# PROVIDED TEXT:
We're not sure when kernel updates are happening, but since the Pixel 6 is the first GKI device, we'll keep a close eye on it in case it gets any Play Store kernel updates. Breaking free of monthly OTA updates also means the kernel could be updated faster than monthly.?On the Linux side of things, LTS releases happen weekly, if Google wants to keep up with all that. If nothing else, an emergency patch could probably happen faster than normal.

Widgets—Newer, prettier, and not just for the home screen anymore

A few of the new widgets for Weather, Maps, Keep, and the clock.
These are all the same single widget, just resized into various shapes.

Android has had home-screen widgets since the dawn of time (well, OK, since 2008). But with iOS's recent discovery of the feature in 2020, the time has come for a refresh. Material You has splashed paint all over the widgets of many apps, and Google seems to be constantly rolling out refreshes for various app widgets.

The widgets look nice, and they occasionally have wacky designs, like a set of five buttons in what I can only describe as a flower layout. Some widgets, like Google Search's weather app, have several layouts they automatically switch to depending on how you size them. A small widget shows the current, high, and low temperature, bigger versions can add an hourly forecast, and an even bigger version can display the next two days of weather. It's nice.

Android 12 still doesn't fix something I've been concerned with for years: all of Android's widgets still feel gigantic. They all seem designed for a tablet screen, where you can fit several widgets and icons on a big 10-inch display. For a phone, however, you'll be lucky if you can fit two of Google's widgets on a screen. Nearly all the third-party widgets seem to understand this and take a more zoomed-out approach to the UI. Google, on the other hand, still makes everything take up an incredible amount of space. The Jitterbug-style overwhelming bigness of UI elements is a problem I have with most of Google's default sizing (which thankfully is configurable via the "Display" settings and therefore not worth complaining about too much). But you really feel it on configurable areas like the home screen.

Developers will get two values for corner radiuses, set by the device manufacturer. Credit: Google

One of the nicest new features is dynamic corner radiuses. This is going to be such a big deal for people who want their home screens to look consistent. With the first launch of Material Design in Android 5.0 Lollipop, the recommendation was that your widgets should have square corners. At some point after that, Android's design style shifted, and the recommendation became rounded corners. Every app designed its widget at different times, so they all come from different design eras. The result is chaos: tons of differently radius-ed widgets living next to each other on the home screen, looking completely terrible.

Widgets now get an "edit" button. Credit: Google

Android 12 sets out to fix this with system-adjustable widget corners! Instead of just baking a shape into a background PNG or the XML, Android 12 can now pass a radius value to the app. This means that all widgets (that are updated for Android 12) can have a standard shape. Besides a background radius, there is also an inner radius that developers can use for secondary views inside a widget. Device manufacturers can actually change these values at a system level, so compatible widgets should match the Material You radius on Pixel phones and also match whatever unnecessary changes Samsung makes when it rolls out a skinned version of Android 12.

Dataset rows:
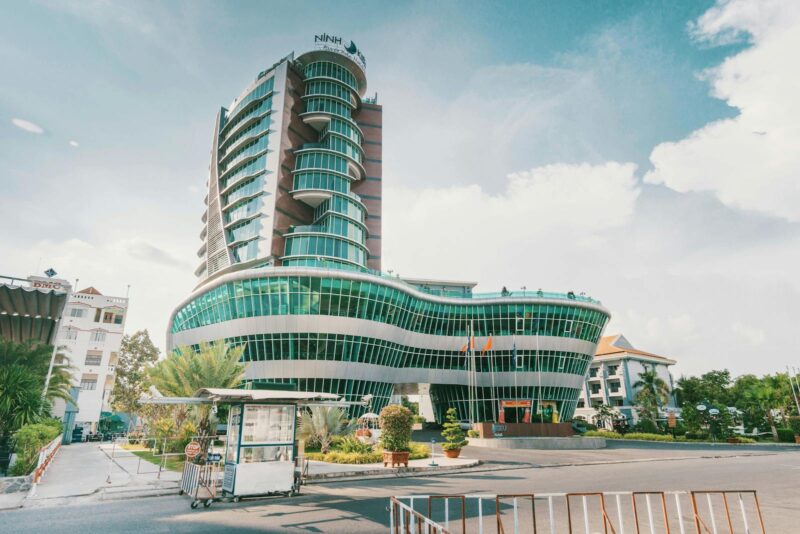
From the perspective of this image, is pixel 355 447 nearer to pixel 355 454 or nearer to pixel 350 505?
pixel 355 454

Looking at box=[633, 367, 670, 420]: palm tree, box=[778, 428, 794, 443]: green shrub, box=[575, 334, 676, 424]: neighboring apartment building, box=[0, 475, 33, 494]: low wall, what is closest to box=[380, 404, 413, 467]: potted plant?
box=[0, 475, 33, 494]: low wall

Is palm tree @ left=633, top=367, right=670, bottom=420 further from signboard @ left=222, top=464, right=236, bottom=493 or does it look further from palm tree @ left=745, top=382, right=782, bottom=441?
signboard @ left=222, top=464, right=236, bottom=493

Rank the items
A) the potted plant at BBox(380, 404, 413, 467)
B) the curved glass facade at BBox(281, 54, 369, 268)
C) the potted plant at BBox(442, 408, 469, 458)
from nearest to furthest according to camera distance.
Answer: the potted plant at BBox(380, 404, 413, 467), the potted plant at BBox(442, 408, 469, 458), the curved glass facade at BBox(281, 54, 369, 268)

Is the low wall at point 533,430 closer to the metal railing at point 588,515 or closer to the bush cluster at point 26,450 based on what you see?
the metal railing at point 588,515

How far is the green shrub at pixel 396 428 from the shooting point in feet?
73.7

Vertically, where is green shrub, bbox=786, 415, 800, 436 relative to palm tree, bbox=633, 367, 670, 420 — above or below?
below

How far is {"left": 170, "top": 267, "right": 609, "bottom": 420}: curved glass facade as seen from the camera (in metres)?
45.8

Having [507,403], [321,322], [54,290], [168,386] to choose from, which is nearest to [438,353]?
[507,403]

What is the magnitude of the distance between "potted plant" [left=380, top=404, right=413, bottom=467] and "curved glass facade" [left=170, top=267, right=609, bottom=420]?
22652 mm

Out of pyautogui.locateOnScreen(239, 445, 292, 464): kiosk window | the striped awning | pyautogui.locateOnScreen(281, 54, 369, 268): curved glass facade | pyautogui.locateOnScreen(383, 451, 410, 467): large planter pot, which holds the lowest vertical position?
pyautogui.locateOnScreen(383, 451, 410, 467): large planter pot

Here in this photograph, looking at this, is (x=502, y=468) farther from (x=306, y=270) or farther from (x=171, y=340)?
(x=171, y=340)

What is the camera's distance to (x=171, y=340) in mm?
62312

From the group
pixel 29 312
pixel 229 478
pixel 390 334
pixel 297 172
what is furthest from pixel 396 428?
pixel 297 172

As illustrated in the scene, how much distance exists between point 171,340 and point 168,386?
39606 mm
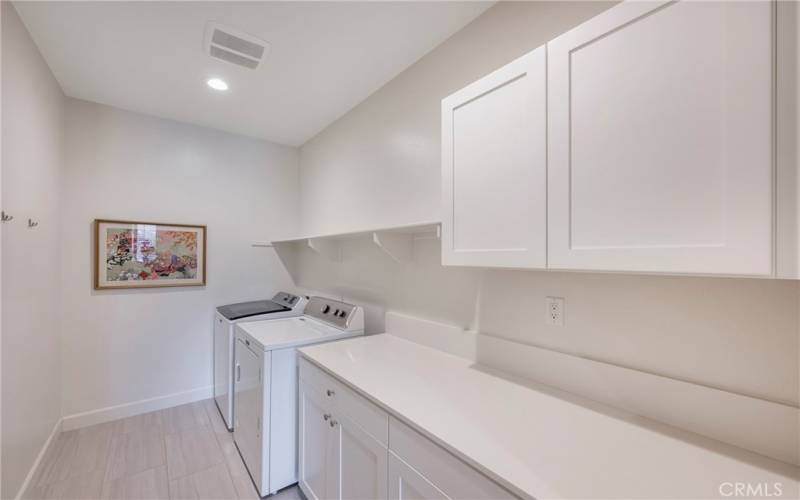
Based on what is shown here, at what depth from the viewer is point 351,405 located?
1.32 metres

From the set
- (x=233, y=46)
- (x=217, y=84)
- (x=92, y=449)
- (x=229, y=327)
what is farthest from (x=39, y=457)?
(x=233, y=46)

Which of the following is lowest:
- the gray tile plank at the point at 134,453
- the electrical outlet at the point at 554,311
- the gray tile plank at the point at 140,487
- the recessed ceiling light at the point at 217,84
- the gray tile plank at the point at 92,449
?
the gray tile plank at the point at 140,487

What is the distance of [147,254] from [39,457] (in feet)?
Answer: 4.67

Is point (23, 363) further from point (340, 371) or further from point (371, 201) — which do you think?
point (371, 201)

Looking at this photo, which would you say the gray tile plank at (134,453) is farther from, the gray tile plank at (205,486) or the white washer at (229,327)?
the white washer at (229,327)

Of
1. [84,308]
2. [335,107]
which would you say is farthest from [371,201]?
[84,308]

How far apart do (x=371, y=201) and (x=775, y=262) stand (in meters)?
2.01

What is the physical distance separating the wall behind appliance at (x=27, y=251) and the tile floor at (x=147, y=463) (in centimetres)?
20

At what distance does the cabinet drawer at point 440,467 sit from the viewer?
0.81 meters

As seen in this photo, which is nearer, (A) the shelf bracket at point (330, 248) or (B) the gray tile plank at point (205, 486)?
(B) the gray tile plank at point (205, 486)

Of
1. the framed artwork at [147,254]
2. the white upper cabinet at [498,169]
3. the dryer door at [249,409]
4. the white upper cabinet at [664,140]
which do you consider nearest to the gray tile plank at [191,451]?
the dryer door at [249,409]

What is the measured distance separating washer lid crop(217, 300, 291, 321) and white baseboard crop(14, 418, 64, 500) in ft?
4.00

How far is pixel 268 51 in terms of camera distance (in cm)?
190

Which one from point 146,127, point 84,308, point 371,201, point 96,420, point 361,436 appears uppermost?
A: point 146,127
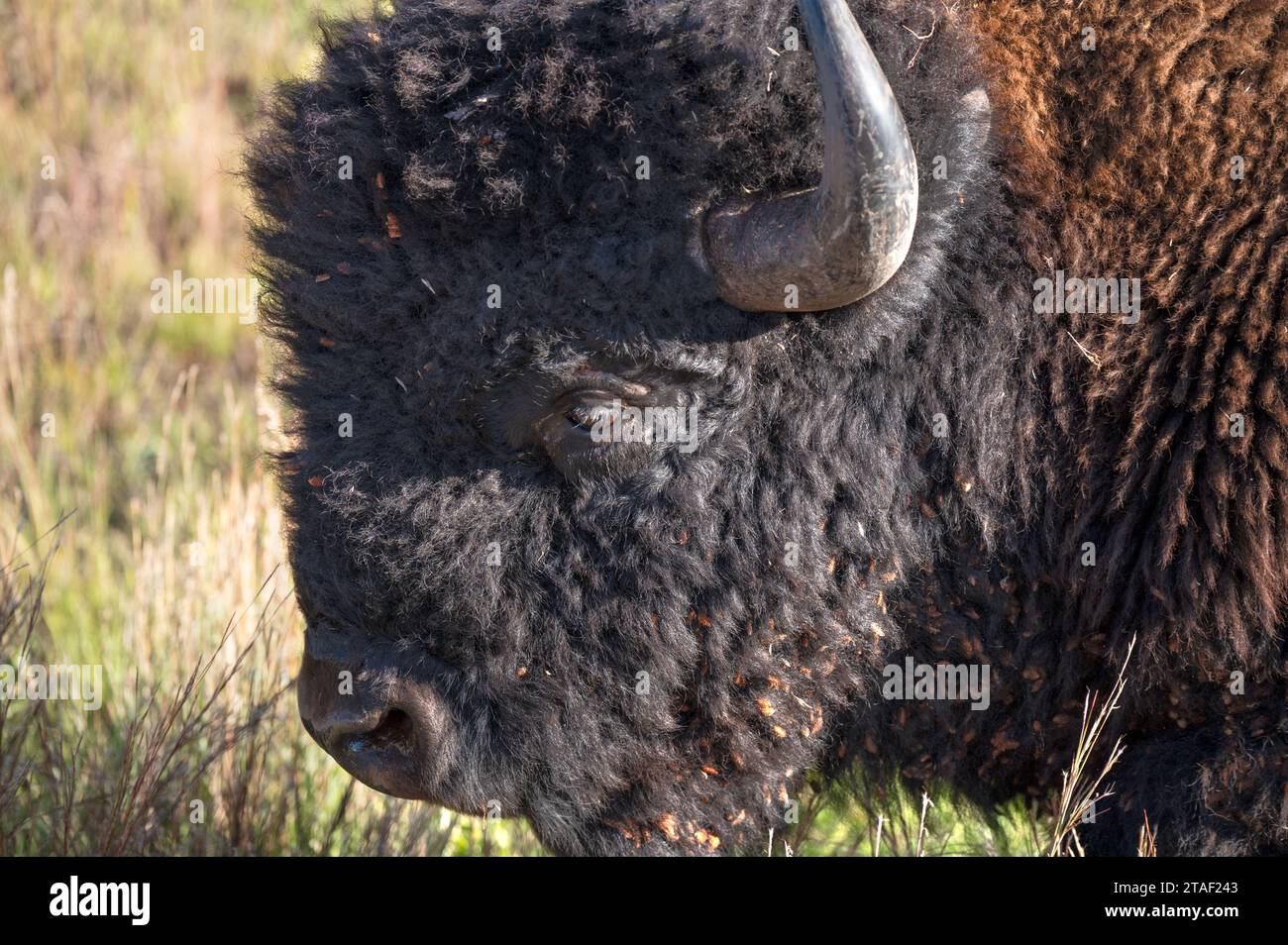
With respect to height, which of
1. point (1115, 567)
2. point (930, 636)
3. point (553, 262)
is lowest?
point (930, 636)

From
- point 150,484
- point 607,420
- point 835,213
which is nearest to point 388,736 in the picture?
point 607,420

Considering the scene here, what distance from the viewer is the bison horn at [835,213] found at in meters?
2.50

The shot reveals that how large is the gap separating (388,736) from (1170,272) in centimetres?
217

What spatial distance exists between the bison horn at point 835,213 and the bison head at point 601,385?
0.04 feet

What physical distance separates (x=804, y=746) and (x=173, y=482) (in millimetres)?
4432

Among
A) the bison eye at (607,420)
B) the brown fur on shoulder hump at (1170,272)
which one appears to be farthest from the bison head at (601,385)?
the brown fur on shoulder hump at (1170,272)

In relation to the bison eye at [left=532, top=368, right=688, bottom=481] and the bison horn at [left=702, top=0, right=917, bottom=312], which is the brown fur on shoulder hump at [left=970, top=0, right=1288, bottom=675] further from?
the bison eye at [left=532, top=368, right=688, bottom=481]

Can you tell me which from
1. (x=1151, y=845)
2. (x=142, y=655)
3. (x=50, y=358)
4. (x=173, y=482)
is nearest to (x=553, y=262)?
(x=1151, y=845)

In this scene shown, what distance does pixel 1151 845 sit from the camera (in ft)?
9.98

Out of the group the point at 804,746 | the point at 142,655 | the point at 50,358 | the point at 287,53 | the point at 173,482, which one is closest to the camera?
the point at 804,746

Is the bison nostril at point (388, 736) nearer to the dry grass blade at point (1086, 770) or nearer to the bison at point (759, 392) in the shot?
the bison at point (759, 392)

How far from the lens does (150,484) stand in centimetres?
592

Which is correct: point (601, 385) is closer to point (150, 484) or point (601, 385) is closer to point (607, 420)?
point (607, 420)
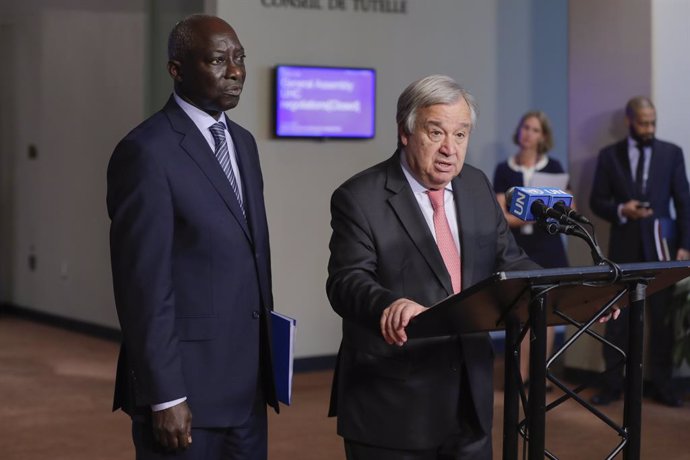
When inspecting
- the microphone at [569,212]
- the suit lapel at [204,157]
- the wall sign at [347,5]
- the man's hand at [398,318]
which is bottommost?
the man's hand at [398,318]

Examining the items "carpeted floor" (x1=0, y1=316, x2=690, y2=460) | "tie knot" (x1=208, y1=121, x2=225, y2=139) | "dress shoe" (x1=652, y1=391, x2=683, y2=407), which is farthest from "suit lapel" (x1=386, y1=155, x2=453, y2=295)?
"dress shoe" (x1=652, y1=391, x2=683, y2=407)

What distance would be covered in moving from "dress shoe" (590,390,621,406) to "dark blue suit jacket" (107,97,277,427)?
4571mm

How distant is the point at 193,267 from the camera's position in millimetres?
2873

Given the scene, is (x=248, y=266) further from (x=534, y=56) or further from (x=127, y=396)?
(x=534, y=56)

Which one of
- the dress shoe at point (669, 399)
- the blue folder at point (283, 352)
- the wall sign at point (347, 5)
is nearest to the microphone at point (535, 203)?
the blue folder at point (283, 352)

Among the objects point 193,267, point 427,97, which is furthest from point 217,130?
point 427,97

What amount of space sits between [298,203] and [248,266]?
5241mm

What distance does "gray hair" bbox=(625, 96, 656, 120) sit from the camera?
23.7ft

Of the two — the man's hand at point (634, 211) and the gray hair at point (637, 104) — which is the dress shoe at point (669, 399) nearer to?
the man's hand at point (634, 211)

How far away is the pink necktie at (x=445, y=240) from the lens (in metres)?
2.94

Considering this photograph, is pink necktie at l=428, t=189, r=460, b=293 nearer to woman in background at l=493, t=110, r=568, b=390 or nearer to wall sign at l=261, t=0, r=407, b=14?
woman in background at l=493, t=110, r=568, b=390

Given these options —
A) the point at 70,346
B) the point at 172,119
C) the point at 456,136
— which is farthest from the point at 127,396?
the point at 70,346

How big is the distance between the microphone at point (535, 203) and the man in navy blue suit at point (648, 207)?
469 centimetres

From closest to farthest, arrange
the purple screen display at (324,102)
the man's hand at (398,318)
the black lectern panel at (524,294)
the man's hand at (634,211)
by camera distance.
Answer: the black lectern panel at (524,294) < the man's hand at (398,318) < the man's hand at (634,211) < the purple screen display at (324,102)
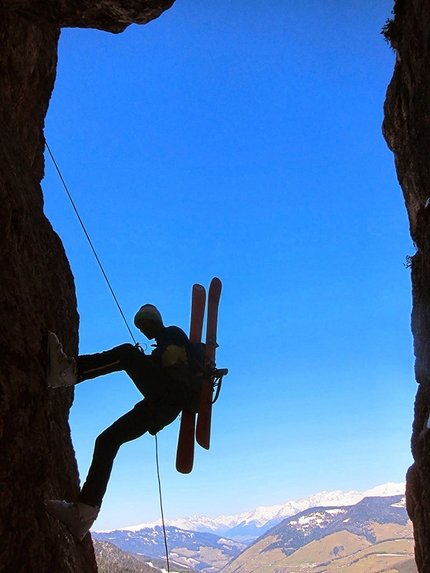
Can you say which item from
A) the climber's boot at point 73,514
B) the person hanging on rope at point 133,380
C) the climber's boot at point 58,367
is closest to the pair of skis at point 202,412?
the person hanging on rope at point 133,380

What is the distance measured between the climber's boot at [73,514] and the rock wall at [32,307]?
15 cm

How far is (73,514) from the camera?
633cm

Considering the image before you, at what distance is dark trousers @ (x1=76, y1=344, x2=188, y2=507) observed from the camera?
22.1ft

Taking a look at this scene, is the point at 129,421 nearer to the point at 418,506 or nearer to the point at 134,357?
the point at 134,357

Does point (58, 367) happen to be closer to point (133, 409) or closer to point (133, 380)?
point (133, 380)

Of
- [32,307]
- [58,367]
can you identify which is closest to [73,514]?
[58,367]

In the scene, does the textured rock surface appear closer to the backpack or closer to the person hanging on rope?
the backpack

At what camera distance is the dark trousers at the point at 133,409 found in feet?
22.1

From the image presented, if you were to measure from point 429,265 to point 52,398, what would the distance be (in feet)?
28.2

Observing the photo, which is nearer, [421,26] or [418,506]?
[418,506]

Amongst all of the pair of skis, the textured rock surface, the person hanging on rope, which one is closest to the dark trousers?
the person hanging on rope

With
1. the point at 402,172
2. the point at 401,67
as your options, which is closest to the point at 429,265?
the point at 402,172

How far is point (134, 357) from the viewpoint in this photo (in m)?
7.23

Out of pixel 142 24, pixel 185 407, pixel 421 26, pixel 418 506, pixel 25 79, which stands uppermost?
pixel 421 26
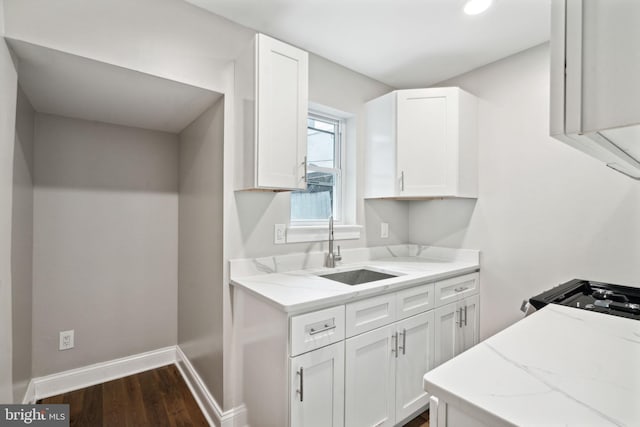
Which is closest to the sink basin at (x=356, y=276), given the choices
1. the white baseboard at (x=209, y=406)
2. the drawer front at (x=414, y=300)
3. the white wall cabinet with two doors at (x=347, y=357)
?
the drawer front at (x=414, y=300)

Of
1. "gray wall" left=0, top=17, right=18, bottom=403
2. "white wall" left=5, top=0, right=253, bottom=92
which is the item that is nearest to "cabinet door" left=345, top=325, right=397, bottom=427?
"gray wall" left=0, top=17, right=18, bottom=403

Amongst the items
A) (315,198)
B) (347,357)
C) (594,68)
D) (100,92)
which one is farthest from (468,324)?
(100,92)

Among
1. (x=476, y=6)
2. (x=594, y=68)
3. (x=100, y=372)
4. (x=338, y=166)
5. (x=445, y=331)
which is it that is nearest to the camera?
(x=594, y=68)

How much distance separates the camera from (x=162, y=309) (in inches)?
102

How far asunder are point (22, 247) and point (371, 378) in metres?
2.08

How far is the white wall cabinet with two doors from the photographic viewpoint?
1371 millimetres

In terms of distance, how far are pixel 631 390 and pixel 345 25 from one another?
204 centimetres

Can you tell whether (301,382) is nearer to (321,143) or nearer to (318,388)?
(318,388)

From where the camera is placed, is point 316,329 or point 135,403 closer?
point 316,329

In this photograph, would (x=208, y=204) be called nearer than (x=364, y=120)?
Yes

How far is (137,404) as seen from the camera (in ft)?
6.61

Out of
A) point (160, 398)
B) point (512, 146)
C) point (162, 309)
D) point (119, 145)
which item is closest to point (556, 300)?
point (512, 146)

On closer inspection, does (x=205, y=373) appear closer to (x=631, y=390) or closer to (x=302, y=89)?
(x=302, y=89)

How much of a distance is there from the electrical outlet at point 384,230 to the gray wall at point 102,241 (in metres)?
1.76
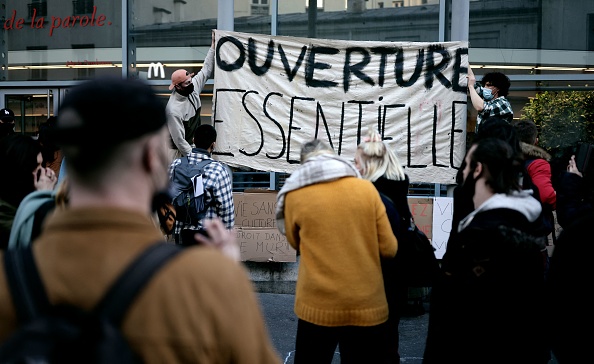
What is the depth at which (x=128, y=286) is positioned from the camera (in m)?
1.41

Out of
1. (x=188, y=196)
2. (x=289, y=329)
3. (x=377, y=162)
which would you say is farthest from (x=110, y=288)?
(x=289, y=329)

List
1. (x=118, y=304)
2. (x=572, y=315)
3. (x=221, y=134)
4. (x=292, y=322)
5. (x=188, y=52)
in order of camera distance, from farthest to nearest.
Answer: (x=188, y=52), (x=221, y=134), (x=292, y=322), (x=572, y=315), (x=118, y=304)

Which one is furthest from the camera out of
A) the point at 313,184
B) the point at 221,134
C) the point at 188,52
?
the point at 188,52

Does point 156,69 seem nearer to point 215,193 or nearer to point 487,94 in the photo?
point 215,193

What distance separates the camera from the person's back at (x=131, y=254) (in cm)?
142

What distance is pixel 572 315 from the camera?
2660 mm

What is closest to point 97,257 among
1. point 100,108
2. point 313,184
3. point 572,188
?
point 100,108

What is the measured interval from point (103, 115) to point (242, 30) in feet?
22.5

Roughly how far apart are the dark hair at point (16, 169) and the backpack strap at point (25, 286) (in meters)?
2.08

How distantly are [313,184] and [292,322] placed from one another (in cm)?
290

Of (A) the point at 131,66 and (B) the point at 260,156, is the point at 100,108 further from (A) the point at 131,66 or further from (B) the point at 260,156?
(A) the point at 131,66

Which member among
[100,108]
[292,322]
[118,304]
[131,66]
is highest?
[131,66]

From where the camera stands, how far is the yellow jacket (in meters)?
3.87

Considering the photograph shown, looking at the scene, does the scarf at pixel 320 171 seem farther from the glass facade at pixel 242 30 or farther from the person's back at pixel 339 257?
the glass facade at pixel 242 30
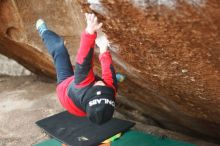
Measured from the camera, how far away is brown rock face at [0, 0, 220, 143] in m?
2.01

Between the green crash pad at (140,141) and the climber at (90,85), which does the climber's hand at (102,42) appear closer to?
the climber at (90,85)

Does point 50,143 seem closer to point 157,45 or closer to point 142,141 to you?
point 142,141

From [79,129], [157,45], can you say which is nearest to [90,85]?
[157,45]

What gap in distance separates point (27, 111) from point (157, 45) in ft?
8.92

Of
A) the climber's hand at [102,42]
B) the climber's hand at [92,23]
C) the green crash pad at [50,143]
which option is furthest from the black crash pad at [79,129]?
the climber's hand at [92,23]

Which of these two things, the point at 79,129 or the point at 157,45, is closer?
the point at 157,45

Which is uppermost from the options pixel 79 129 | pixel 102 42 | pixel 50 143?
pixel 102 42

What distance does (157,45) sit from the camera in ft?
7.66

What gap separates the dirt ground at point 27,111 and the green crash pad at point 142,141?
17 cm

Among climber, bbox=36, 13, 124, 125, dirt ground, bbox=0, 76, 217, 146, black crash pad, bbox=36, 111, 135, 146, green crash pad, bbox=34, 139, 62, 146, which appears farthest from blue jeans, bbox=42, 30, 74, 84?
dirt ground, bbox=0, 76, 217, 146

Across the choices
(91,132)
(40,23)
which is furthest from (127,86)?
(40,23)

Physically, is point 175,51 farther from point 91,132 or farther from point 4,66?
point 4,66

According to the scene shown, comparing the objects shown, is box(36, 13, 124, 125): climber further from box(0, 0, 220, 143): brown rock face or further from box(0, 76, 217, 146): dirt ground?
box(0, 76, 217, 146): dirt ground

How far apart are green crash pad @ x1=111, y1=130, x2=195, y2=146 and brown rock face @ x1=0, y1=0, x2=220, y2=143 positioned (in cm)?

# PARTS OF THE EXERCISE:
1. According to the Android 12 article, which phone is the first GKI device?
2. Reproduce the stretch of the Android 12 article from "One of the nicest" through "looking completely terrible.".
The dataset rows aren't needed for any of this work.

# TASK-BY-TASK SOLUTIONS:
1. The Pixel 6.

2.
One of the nicest new features is dynamic corner radiuses. This is going to be such a big deal for people who want their home screens to look consistent. With the first launch of Material Design in Android 5.0 Lollipop, the recommendation was that your widgets should have square corners. At some point after that, Android's design style shifted, and the recommendation became rounded corners. Every app designed its widget at different times, so they all come from different design eras. The result is chaos: tons of differently radius-ed widgets living next to each other on the home screen, looking completely terrible.